TC/SC mapping

From: DougEwell2@cs.com
Date: Wed Jan 23 2002 - 02:06:54 EST

Previous message: John Cowan: "Re: Problems with viewing Hindi Unicode Page"
Next in thread: Marco Cimarosti: "RE: TC/SC mapping"
Reply: Marco Cimarosti: "RE: TC/SC mapping"
Reply: Thomas Chan: "RE: TC/SC mapping"
Reply: John H. Jenkins: "Re: TC/SC mapping"
Reply: Kenneth Whistler: "Re: TC/SC mapping"
Reply: DougEwell2@cs.com: "Re: TC/SC mapping"
Reply: Marco Cimarosti: "RE: TC/SC mapping"
Reply: John H. Jenkins: "Re: TC/SC mapping"
Messages sorted by: [ date ] [ thread ] [ subject ] [ author ] [ attachment ]
Mail actions: [ respond to this message ] [ mail a new topic ]
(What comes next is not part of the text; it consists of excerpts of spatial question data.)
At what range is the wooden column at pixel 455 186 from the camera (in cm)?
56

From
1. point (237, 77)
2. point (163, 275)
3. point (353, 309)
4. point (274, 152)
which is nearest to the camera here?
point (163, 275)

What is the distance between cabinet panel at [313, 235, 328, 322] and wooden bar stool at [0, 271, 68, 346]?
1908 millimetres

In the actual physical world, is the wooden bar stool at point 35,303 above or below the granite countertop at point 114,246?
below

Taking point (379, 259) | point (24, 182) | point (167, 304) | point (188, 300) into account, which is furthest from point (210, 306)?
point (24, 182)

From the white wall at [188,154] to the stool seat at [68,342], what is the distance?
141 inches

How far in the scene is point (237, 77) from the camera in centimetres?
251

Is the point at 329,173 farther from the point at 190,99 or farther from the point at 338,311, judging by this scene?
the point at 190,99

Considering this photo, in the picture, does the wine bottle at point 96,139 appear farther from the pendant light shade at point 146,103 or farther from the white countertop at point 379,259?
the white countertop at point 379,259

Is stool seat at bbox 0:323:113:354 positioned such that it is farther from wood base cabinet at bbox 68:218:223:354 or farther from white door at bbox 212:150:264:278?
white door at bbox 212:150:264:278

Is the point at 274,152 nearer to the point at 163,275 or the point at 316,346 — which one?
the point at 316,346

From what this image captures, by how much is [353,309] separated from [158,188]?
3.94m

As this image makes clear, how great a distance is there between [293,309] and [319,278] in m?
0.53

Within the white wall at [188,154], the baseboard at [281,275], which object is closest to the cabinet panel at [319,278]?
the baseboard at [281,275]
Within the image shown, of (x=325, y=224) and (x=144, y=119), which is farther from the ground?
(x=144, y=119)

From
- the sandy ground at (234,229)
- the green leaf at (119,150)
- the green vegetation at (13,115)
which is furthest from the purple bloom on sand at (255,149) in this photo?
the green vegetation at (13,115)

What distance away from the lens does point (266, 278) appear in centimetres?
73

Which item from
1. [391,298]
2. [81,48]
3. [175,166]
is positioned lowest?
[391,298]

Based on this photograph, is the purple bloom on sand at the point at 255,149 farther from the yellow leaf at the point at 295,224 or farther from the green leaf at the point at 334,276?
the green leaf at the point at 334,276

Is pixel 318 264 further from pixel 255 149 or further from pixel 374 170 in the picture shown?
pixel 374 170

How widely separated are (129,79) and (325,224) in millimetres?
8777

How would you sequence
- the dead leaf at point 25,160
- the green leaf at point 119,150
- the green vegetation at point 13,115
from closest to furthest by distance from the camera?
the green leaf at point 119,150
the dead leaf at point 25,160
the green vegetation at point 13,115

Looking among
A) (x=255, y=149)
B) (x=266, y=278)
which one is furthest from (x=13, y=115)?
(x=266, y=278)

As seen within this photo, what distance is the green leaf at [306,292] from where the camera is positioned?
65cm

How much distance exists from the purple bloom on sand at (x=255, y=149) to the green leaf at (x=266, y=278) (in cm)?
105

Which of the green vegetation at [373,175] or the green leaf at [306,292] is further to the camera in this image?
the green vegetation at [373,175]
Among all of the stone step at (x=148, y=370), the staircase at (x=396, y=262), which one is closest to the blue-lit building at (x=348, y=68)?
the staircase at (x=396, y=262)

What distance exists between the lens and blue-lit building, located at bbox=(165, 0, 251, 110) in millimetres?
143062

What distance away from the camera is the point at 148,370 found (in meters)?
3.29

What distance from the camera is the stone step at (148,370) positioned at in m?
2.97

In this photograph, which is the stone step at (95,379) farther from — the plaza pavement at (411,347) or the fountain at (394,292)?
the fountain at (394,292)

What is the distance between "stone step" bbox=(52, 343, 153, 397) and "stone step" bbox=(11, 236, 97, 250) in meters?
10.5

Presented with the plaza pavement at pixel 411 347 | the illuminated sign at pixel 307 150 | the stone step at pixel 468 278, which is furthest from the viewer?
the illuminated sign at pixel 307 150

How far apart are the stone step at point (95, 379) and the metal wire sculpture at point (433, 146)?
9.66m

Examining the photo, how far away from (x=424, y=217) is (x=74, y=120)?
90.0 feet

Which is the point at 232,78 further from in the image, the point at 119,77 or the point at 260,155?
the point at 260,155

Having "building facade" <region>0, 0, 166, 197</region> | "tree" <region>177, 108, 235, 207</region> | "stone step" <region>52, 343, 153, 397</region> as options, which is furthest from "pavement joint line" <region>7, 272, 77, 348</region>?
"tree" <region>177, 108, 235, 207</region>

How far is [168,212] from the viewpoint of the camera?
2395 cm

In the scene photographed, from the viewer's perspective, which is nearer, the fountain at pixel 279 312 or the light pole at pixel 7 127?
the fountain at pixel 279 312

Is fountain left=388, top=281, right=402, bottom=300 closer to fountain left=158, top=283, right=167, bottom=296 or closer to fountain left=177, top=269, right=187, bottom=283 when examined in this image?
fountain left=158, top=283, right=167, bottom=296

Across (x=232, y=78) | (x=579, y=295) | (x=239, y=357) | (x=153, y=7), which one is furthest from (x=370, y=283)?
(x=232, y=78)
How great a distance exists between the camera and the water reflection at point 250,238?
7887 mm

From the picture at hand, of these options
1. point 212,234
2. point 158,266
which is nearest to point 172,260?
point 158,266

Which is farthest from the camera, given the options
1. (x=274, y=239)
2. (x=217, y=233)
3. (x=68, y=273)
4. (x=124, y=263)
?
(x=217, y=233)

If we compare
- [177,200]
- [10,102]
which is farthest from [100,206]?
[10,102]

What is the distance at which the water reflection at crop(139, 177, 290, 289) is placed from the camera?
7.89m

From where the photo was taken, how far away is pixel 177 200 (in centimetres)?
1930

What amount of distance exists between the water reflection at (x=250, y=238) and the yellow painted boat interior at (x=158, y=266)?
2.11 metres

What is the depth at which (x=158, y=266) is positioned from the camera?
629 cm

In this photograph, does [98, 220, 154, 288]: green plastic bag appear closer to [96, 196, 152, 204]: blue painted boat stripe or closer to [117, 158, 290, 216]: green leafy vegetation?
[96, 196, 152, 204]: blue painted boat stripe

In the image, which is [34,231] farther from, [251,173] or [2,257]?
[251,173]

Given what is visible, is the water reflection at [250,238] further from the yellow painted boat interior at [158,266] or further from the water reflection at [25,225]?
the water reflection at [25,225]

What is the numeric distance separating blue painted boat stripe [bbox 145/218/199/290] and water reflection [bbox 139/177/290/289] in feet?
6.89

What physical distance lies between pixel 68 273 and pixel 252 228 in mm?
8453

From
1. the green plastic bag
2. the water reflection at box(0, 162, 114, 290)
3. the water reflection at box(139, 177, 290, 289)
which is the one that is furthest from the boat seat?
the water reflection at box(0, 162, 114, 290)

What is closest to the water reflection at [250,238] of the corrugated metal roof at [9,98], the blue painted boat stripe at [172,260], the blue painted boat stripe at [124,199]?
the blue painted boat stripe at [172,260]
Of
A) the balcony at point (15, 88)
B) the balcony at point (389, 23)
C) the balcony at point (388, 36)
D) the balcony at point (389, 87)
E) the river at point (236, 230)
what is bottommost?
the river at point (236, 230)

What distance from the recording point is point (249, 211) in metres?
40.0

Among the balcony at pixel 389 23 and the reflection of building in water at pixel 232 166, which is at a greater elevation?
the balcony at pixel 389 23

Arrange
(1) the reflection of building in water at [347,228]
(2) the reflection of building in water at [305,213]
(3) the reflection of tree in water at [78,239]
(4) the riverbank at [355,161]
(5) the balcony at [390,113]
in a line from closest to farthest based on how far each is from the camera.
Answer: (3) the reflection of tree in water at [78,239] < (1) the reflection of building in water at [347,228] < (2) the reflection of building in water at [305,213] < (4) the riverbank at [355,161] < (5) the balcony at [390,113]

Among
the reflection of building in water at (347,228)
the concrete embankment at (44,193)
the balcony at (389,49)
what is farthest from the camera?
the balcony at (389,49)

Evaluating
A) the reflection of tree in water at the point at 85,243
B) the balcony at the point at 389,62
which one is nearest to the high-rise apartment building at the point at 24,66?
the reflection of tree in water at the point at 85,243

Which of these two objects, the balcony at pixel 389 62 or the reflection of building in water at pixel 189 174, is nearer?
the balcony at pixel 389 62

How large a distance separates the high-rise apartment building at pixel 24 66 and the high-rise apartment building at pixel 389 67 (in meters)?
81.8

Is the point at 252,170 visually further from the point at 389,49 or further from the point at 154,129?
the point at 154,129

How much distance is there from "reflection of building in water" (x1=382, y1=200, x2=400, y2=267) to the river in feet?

I am trying to improve my understanding of the relationship between
Traditional Chinese and Simplified Chinese, and the issues involved in
mapping between them, because of a persistent debate on the Internationalized
Domain Name (IDN) mailing list.

As an experiment, I tried to build a simple 1-to-1 table based on the
"kSimplifiedVariant" and "kTraditionalVariant" fields in the Unihan database.
In the process, I found some unusual entries that I hope one of the Unihan
experts on this list can explain for me.

Grepping through the Unicode 3.1 version of Unihan.txt, I discovered the
following:

    U+4E48 kSimplifiedVariant U+9EBD
    U+4E48 kTraditionalVariant U+9EBD
    ...
    U+540E kSimplifiedVariant U+5F8C
    U+540E kTraditionalVariant U+5F8C
    ...
    U+5F8C kSimplifiedVariant U+540E
    U+5F8C kTraditionalVariant U+540E
    ...
    U+9EBD kSimplifiedVariant U+4E48
    U+9EBD kTraditionalVariant U+4E48

This means that U+4E48 and U+9EBD are both simplified *and* traditional
variants of each other, and U+540E and U+5F86 are both simplified *and*
traditional variants of each other! Can this be true?

I also noticed:

    U+4F59 kSimplifiedVariant U+9980
    U+4F59 kTraditionalVariant U+9918
    ...
    U+9918 kSimplifiedVariant U+4F59
    ...
    U+9980 kTraditionalVariant U+4F59

which seems strange. If the simplified variant of U+4F59 is U+9980, and the
traditional variant of U+4F59 is U+9918, then what is U+4F59?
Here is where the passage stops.